In het opiniestuk van de hoofdredactie “Opleiden voor de werkelijkheid” wordt in een half A4tje de aanpak van de multimorbiditeit gesimplificeerd. Volgens de redactie kijken dokters nu alleen naar hun eigen specialisme en moeten ze vanaf morgen naar de hele patient gaan kijken. Wat een droevige en wel haast beledigende oproep. De geneeskunde is wat ingewikkelder geworden dan in de tijd van de door de redactie bewierookte complete regie door de huisarts. De opkomst van aparte specialismen als cardiologie, longziekten en maag-, dam- en leverziekten is het gevolg van een enorme toename in kennis en kunde, te veel kennis en kunde voor één internist. Het lijkt mij niet reeel die toename in kennis en kunde weg te zetten als een “keurig aangeharkt eendimensionaal ziektetuintje”.

 

Ook de oproep om bij de opleiding geneeskunde het roer radicaal om te gooien en alles te orienteren op multimorbiditeit, getuigt mijns inziens van weinig realiteitszin. Immers we zullen toch eerst de individuele componenten moeten onderwijzen waarna integratie kan en moet plaats vinden. De hoofdredactie zegt het eigenlijk zelf al in het begin van haar stukje: Ervaren dokters weten beter. Dat komt omdat voor het aanpakken van de problematiek rond multimorbiditeit ervaring nodig is. Ik ben het eens met de kern van uw oproep, maar vind uw verpakking oppervlakkig en contraproductief.

 

Paul Fockens, Hoofd afdeling maag-, darm en leverziekten, AMC

marcel
van der poel

Collega Fockens opleider in AMC wil ik als antwoord op zijn theoretische betoog enkele voorbeelden uit de praktijk voorhouden:

-collega arts (62 jaar) bezoekt huisarts wegens vermoeidheidsklachten en wordt vanwege Hb van 6,2 mmol/l en buikpijn doorgestuurd naar MDL-arts. Bij de scopie wordt een poliep geoogst en patient wordt terugbesteld na 2 weken voor bespreking van de PA. Mijn reactie op dat  moment: "maar dat is toch niet de verklaring voor jouw klachten?".  Inderdaad blijkt 2 weken later dat het ging om een goedaardige poliep. Patient is verder achteruitgegaan en blijkt inmiddels een Hb van 4 te hebben , waarop alsnog nader onderzoek door internist volgt en de diagnose acute leukemie wordt gesteld. Bij een dergelijk verhaal hoor ik altijd weer de woorden van MDL-arts (inmiddels ook hoogleraar): "ik ben zo blij dat ik van internist tot MDL-arts ben geworden: hoef ik teminste nooit meer na te denken over behandeling van diabetes mellitus".
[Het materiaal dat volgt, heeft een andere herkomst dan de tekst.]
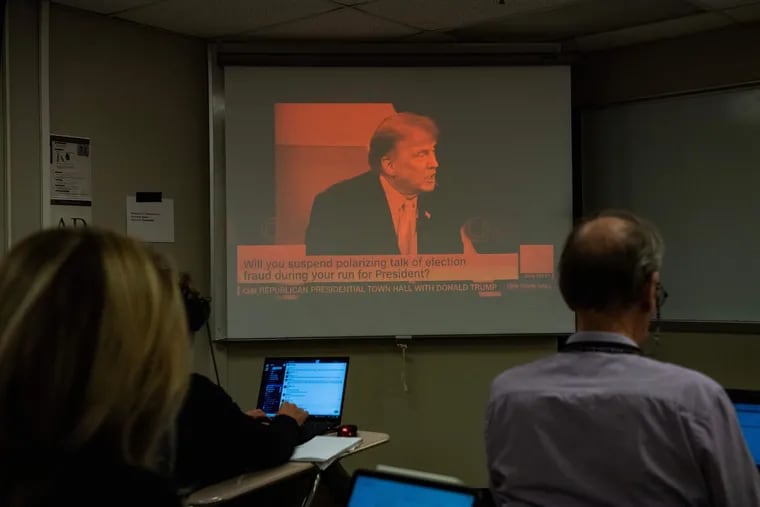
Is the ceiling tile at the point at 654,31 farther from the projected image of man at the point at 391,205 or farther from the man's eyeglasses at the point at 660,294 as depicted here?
the man's eyeglasses at the point at 660,294

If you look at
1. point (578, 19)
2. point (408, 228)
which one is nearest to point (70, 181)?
point (408, 228)

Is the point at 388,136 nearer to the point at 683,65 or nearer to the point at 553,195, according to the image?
the point at 553,195

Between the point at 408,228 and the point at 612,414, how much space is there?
2.98 metres

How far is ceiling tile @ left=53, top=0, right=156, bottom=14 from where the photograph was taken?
375 centimetres

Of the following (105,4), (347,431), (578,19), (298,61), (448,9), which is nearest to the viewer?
(347,431)

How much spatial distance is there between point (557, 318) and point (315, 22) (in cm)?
192

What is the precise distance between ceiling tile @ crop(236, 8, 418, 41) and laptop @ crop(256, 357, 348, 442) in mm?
1693

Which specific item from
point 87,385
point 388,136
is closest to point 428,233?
point 388,136

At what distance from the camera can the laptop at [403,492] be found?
53.6 inches

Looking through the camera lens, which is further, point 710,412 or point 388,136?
point 388,136

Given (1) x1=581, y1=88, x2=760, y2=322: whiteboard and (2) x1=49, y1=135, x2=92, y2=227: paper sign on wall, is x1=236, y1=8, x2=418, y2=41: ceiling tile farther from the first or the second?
(1) x1=581, y1=88, x2=760, y2=322: whiteboard

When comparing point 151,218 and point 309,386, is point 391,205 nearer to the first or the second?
point 151,218

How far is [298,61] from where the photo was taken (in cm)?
427

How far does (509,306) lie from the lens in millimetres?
4316
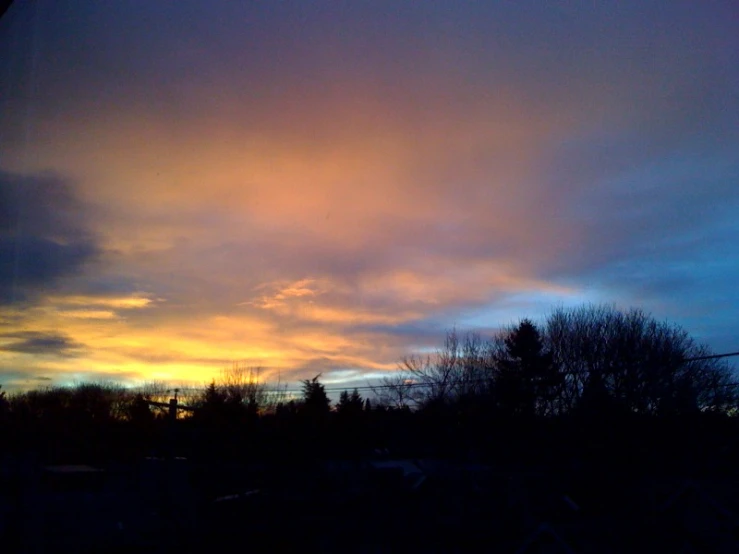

-een volgend voorbeeld: een familielid (62 jaar) wordt sinds 2 jaar behandeld voor arteritis temporalis, hypertensie en atriumfibrilleren (sinds 1/2 jaar) door 3 specialisten: een rheumatoloog, een internist-nefroloog en een cardioloog. Deze behandeling vindt niet plaats in een academisch ziekenhuis. Is dit nou echt nodig? Het gaat redelijk met de behandeling, maar niet echt goed en patient is zeer ontevreden over alle consulten/afspraken en miscommunicatie.

 

Marcel van der Poel, internist

Marjo
van Kasteren

Beste redactie,

 

Uw redactionele colum vind ik altijd zeer lezenswaardig waarvoor mijn complimenten. De column van deze week  " opleiden voor de werkelijkheid" gaat mij aan het hart en is zeer herkenbaar.

Als perifere internist beland ik steeds vaker in de spagaat van, enerzijds de drang naar superspecialisatie met de daarbij behorende volume- en nascholingseisen, en anderzijds het verlangen om toch ook vooral een generalist te blijven en buiten mijn eigen" tuintje" te kijken . Bij uitstek is de interne geneeskunde het specialisme  voor de tweede lijn om het overzicht te houden in de groeiende groep van patienten met multimorbiditeit en polyfarmacie.Voor veel collegae is dit ook een belangrijke reden geweest om juist voor dit vak te kiezen.  In praktijk is dit echter steeds lastiger te realiseren.

Ik hoop van harte dat beleidsmakers, zorgverzekeraars en niet in de laatste plaats onze eigen beroepsverenigingen het belang van de generalist binnen het eigen specialisme  weer zullen omarmen. Specialisten met aandachtsgebieden moeten de ruimte ( blijven ) krijgen om naast het eigen aandachtsgebied generalistische zorg te kunnen bieden. Alleen een combinatie van beiden geeft patienten met multimorbiditeit die kwaliteit van zorg waar zij recht op hebben.